> **Data extract**
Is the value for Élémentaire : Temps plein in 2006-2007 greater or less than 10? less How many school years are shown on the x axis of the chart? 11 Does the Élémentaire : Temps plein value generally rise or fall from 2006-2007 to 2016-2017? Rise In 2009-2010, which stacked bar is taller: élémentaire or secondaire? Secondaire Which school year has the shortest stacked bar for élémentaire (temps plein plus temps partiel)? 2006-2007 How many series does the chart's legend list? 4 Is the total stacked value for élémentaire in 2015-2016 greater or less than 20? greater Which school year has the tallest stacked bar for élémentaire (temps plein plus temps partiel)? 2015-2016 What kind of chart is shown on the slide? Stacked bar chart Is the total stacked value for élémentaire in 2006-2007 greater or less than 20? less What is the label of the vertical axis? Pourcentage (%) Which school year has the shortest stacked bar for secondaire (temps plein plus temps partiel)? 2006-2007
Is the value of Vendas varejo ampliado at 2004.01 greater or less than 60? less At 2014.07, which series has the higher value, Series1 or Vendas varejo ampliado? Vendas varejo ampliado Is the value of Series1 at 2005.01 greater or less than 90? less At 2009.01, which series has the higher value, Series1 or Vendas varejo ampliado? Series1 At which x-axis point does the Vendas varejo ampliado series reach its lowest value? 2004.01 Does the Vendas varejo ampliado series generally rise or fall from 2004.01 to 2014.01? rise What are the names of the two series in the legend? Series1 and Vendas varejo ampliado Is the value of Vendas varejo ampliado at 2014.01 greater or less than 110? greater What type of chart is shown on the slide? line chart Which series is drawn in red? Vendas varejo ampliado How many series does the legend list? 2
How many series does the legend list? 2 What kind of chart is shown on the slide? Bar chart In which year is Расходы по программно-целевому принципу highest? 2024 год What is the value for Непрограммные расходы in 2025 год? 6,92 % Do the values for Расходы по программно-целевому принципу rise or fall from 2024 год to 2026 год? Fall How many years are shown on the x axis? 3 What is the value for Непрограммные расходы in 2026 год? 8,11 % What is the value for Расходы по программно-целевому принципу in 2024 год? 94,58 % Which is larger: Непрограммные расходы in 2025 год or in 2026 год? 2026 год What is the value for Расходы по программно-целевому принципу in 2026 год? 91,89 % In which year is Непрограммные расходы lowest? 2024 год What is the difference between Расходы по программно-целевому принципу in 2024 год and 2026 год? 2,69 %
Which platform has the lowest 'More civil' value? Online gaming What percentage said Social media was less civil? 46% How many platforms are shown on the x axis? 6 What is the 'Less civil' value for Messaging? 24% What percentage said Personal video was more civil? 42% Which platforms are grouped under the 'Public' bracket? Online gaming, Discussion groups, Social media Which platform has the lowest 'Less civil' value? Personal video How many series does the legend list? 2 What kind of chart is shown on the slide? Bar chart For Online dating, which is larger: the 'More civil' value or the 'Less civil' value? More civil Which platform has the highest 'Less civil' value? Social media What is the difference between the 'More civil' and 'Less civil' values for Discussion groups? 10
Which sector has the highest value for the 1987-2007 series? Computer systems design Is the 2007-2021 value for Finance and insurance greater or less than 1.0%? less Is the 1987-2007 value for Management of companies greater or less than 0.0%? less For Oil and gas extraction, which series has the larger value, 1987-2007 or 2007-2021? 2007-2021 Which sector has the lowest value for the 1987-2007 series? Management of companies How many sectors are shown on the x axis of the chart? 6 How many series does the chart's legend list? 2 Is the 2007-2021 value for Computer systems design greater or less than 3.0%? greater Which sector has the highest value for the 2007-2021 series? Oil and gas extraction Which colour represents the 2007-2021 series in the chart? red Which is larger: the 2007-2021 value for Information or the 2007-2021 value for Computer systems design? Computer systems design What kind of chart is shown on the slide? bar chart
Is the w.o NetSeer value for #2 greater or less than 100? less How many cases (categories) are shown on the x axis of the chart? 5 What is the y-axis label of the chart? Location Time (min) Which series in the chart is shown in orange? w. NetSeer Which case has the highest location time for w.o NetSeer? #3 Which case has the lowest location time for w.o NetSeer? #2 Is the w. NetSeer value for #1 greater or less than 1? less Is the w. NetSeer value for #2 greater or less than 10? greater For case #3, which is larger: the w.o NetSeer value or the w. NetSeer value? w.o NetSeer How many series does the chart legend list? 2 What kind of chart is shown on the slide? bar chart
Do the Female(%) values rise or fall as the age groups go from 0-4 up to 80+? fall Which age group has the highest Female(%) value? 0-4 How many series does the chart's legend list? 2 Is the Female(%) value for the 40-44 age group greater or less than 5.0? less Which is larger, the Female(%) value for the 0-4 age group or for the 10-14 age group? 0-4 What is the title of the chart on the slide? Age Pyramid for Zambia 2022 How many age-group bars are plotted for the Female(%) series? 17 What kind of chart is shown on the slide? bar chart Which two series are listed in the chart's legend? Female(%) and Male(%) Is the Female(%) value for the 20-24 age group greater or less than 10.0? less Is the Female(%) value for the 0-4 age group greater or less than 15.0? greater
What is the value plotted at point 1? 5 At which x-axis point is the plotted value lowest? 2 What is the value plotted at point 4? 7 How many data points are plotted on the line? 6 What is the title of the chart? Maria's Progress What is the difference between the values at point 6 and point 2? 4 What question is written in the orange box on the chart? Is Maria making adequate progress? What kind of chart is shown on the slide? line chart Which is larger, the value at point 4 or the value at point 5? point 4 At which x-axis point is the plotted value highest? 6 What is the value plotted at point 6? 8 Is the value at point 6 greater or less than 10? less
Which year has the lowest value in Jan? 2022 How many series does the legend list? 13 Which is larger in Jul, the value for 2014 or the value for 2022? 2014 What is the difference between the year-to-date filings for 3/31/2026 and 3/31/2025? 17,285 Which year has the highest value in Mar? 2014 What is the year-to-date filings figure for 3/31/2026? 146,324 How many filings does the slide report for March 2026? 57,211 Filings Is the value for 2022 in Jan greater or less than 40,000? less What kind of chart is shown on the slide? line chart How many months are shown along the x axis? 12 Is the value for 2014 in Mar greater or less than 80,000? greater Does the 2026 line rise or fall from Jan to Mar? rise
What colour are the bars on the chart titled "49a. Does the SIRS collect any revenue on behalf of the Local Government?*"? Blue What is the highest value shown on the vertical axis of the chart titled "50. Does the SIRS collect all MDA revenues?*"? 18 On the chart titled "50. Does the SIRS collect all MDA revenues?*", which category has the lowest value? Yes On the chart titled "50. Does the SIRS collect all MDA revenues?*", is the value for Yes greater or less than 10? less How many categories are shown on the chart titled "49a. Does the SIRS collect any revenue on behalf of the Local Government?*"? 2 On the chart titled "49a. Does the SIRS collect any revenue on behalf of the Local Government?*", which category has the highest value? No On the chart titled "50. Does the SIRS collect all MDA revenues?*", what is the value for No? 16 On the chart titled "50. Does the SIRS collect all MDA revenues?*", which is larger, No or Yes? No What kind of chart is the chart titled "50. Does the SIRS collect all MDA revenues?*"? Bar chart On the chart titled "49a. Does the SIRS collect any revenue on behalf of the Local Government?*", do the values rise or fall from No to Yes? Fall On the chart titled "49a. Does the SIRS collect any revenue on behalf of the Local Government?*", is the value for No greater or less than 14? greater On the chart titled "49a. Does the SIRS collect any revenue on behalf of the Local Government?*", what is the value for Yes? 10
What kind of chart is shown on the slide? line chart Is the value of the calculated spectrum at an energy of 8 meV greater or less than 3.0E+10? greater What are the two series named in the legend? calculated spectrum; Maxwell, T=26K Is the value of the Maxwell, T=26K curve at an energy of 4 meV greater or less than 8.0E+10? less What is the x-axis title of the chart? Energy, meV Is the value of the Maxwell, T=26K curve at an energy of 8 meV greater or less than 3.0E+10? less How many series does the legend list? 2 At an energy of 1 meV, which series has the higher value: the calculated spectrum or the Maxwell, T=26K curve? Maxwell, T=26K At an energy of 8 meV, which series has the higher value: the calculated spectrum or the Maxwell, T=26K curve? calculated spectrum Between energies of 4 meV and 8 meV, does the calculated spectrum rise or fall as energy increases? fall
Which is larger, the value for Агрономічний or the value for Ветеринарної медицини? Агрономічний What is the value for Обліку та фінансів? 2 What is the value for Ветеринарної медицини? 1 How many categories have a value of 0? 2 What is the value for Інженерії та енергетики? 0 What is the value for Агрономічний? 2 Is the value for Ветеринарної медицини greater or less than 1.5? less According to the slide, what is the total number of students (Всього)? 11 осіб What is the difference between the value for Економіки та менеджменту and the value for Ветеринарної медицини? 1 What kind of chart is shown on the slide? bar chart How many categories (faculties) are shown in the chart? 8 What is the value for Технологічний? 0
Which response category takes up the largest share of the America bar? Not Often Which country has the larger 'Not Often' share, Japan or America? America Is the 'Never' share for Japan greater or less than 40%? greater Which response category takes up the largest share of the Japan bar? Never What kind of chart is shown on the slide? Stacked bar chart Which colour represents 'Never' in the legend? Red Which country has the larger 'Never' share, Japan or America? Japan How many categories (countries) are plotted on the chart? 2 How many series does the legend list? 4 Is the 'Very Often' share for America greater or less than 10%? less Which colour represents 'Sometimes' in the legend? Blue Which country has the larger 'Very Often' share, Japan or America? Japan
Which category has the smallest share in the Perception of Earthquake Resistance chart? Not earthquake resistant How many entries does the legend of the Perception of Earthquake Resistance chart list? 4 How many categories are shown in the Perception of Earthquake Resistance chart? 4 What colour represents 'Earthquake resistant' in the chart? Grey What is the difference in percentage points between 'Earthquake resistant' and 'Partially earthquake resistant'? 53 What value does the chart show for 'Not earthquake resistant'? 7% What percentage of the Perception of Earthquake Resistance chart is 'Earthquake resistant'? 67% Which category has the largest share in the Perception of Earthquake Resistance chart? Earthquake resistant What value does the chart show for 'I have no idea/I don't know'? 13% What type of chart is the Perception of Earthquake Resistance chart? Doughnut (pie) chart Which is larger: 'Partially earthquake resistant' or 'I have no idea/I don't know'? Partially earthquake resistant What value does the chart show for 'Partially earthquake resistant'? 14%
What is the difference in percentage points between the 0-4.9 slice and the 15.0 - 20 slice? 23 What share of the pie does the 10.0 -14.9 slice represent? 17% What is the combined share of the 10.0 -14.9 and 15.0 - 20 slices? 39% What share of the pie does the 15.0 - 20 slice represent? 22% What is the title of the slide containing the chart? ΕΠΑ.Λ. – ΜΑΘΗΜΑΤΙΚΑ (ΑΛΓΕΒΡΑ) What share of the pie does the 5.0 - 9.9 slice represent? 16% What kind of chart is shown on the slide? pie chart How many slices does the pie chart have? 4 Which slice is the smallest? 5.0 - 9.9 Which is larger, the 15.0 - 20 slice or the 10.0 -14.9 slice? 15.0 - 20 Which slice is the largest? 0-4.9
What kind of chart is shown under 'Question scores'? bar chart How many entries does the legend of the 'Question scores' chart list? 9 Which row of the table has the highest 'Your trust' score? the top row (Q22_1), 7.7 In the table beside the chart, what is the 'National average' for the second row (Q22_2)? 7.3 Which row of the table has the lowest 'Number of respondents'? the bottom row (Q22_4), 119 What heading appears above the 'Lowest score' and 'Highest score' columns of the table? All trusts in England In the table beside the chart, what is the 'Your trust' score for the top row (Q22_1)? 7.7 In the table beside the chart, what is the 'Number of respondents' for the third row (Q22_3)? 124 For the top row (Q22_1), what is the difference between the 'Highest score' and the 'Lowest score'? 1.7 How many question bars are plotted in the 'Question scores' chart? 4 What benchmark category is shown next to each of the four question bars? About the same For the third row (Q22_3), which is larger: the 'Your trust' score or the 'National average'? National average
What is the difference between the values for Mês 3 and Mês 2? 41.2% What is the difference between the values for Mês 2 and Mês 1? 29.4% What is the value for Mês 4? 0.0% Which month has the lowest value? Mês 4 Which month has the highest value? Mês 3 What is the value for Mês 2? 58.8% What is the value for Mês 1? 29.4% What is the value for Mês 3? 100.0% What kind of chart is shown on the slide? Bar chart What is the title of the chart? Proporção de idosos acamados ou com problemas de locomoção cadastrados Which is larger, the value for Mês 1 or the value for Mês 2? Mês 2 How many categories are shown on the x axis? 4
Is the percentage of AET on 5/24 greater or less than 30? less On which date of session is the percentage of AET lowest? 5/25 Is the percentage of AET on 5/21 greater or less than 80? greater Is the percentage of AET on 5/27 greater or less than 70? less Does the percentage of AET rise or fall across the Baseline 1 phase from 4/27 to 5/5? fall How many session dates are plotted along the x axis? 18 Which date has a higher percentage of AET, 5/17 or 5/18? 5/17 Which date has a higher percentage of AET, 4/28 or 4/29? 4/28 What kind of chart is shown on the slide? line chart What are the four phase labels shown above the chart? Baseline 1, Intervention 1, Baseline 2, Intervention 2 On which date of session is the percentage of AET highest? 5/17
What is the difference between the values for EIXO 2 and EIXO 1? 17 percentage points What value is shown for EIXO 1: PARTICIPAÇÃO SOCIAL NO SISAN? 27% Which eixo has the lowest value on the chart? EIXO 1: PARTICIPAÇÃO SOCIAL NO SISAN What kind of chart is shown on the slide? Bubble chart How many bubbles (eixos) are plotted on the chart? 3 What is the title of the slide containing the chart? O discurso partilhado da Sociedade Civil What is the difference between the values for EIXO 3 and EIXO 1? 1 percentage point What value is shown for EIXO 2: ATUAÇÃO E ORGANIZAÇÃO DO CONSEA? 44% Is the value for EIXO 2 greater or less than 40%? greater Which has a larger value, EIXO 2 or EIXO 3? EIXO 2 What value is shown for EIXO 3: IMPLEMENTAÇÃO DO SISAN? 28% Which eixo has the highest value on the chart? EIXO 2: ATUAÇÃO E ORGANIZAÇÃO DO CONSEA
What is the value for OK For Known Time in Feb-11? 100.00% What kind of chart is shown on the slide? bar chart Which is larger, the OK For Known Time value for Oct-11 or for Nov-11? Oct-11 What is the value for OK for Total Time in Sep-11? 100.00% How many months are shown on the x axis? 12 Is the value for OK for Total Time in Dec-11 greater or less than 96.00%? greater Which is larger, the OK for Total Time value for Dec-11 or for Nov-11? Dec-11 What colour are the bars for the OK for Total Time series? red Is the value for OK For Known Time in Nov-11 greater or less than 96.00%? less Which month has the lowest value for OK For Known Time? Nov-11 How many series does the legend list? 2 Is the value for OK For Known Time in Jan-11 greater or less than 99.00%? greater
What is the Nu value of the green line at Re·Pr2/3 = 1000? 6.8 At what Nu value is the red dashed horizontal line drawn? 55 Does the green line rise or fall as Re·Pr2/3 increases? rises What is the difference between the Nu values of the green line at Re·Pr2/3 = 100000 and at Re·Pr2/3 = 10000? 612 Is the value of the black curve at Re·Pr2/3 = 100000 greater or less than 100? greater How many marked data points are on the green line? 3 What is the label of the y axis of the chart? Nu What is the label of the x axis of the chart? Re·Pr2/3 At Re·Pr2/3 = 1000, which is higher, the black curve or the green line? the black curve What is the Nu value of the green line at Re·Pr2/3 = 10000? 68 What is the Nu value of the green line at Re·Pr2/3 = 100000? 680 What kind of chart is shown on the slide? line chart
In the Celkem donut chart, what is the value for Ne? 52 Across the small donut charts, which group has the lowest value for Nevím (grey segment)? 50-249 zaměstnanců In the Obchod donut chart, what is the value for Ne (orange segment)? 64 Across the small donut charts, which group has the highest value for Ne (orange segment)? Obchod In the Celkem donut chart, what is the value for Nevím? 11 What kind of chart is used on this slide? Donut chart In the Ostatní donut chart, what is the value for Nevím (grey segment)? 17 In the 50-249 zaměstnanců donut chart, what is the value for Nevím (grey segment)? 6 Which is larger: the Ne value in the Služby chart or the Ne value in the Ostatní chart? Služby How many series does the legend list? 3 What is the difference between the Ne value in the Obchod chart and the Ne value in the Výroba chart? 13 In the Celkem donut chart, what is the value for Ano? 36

> **Action item**
Pick out every line in the listing above that contains the word "Stacked", matching case exactly.

> **Task result**
Is the value for Élémentaire : Temps plein in 2006-2007 greater or less than 10? less How many school years are shown on the x axis of the chart? 11 Does the Élémentaire : Temps plein value generally rise or fall from 2006-2007 to 2016-2017? Rise In 2009-2010, which stacked bar is taller: élémentaire or secondaire? Secondaire Which school year has the shortest stacked bar for élémentaire (temps plein plus temps partiel)? 2006-2007 How many series does the chart's legend list? 4 Is the total stacked value for élémentaire in 2015-2016 greater or less than 20? greater Which school year has the tallest stacked bar for élémentaire (temps plein plus temps partiel)? 2015-2016 What kind of chart is shown on the slide? Stacked bar chart Is the total stacked value for élémentaire in 2006-2007 greater or less than 20? less What is the label of the vertical axis? Pourcentage (%) Which school year has the shortest stacked bar for secondaire (temps plein plus temps partiel)? 2006-2007
Which response category takes up the largest share of the America bar? Not Often Which country has the larger 'Not Often' share, Japan or America? America Is the 'Never' share for Japan greater or less than 40%? greater Which response category takes up the largest share of the Japan bar? Never What kind of chart is shown on the slide? Stacked bar chart Which colour represents 'Never' in the legend? Red Which country has the larger 'Never' share, Japan or America? Japan How many categories (countries) are plotted on the chart? 2 How many series does the legend list? 4 Is the 'Very Often' share for America greater or less than 10%? less Which colour represents 'Sometimes' in the legend? Blue Which country has the larger 'Very Often' share, Japan or America? Japan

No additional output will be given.